Surat Suara DPD Ditemukan Berlubang, Sobek, dan Terlipat di Sukoharjo

Sejumlah pekerja melakukan penyortiran dan pelipatan surat suara DPD RI di Gedung Budi Sasono, Sukoharjo, Senin (18/3/2019). (Solopos - Bony Eko Wicaksono)
19 Maret 2019 11:15 WIB R Bony Eko Wicaksono Sukoharjo Share :

Solopos.com, SUKOHARJO -- Komisi Pemilihan Umum (KPU) Sukoharjo menemukan sejumlah surat suara untuk pemilihan Dewan Perwakilan Daerah (DPD) RI rusak. Penyortiran dan pelipatan surat suara itu dilaksanakan di Gedung Budi Sasono selama dua hari mulai Senin-Selasa (18/3-19/3/2019).

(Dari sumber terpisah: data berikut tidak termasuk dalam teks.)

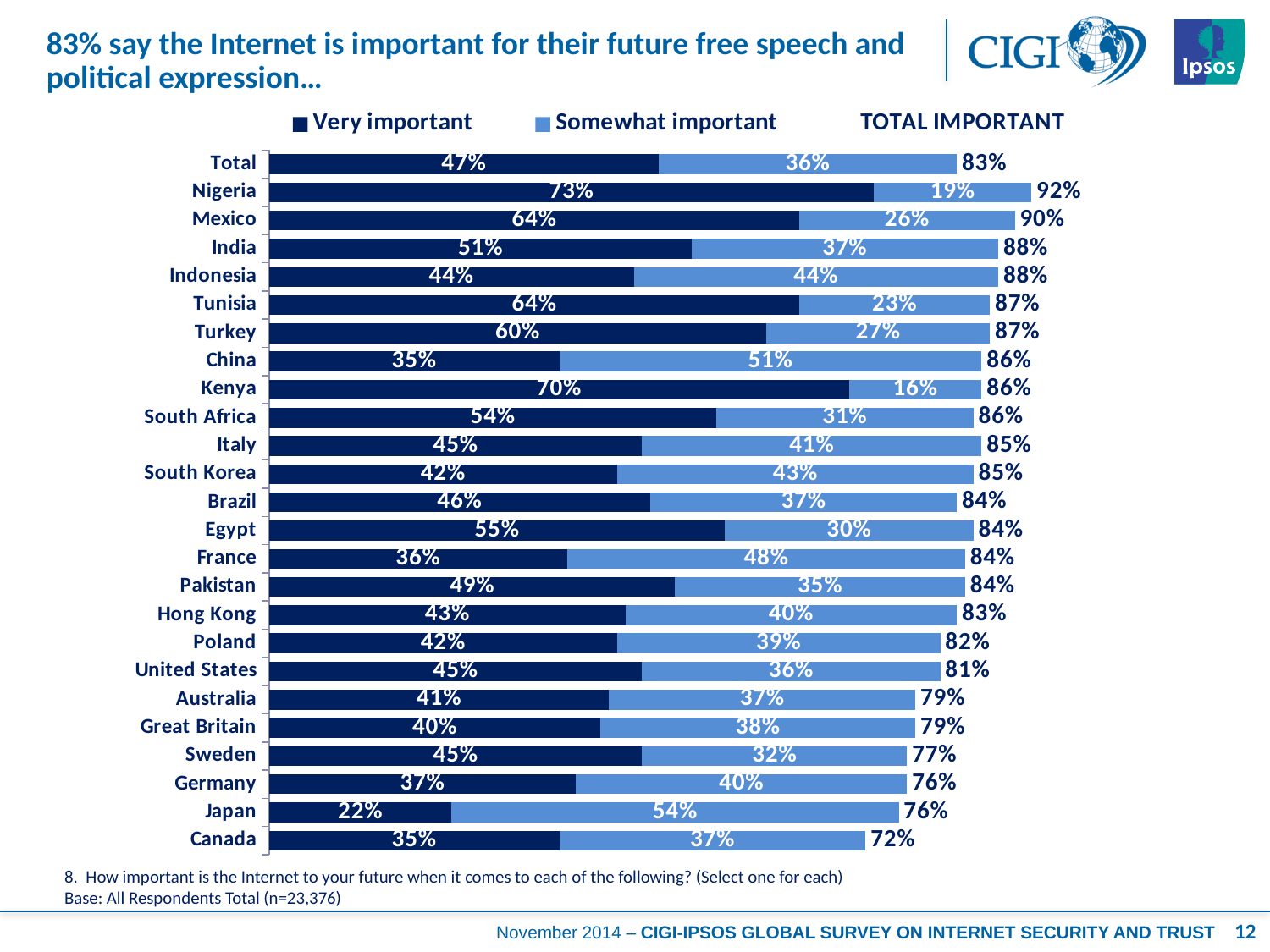
What kind of chart is shown on the slide? Stacked bar chart What percentage of respondents in Nigeria say the Internet is "Very important" for their future free speech and political expression? 73% What is the total of the stacked bar for Germany? 76% Which country has the highest TOTAL IMPORTANT value? Nigeria How many categories (rows) are shown in the chart? 25 Which country has the lowest "Very important" value? Japan What is the "Somewhat important" value for Japan? 54% How many series does the legend list? 3 Which has a larger "Somewhat important" value, France or Egypt? France What is the difference between the "Very important" values for Kenya and China? 35% What is the TOTAL IMPORTANT value for Canada? 72% Which series is shown in the dark blue colour? Very important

Penyortiran dan pelipatan surat suara DPD RI melibatkan 180 orang. Mereka dibagi menjadi 18 kelompok. Masing-masing kelompok berisi 10 orang yang bertugas menyortir dan melipat surat suara. Proses penyortiran dan pelipatan surat suara mendapat penjagaan aparat kepolisian.

Sebelumnya, KPU Sukoharjo menerima surat suara DPD sebanyak 682.937 surat suara pada Sabtu (16/3/2019) dini hari. Surat suara itu dikemas dalam 1.365 boks yang masing-masing boks berisi 500 lembar kertas surat suara dan satu boks berisi 437 lembar surat suara.

Ketua KPU Sukoharjo, Nuril Huda, mengatakan petugas menemukan surat suara yang kondisinya rusak seperti surat suara berlubang di gambar salah satu calon anggota DPD, sobek, dan terlipat. Surat suara yang rusak dikumpulkan dan didata oleh petugas.

“Saya belum bisa memastikan jumlah surat suara yang rusak. Yang jelas ada surat suara yang robek dan berlubang di salah satu gambar calon anggota DPD,” kata dia saat ditemui wartawan, Senin.

Menurut Nuril, pelipatan surat suara DPD lebih rumit dibanding surat suara pemilihan presiden (pilpres). Pekerja harus melipat dua kali surat suara DPD sementara surat suara pilpres hanya sekali.

Nuril optimistis penyortiran dan pelipatan surat suara DPD rampung pada Selasa. Selanjutnya, KPU bakal melaporkan surat suara rusak kepada KPU pusat agar segera diganti.

“Surat suara yang rusak bakal dibakar untuk mengantisipasi hal-hal yang tak diinginkan. Saya selalu berkoordinasi dengan Badan Pengawas Pemilu [Bawaslu] Sukoharjo ihwal penyaluran logistik pemilu,” kata dia.

Sementara itu, Ketua Bawaslu Sukoharjo, Bambang Muryanto, mengungkapkan bakal berkoordinasi dengan KPU Sukoharjo untuk memastikan pengiriman surat suara DPR RI, DPRD provinsi dan DPRD kabupaten. Rekanan pencetakan surat suara belum mengirim surat suara DPR RI, DPRD provinsi dan DPRD kabupaten.

Padahal, pemungutan suara tinggal sebulan lagi. “Saya harap segera dikirim [surat suara DPR RI, DPRD provinsi dan DPRD kabupaten]. Paling tidak tiba di Sukoharjo pada akhir Maret,” kata dia.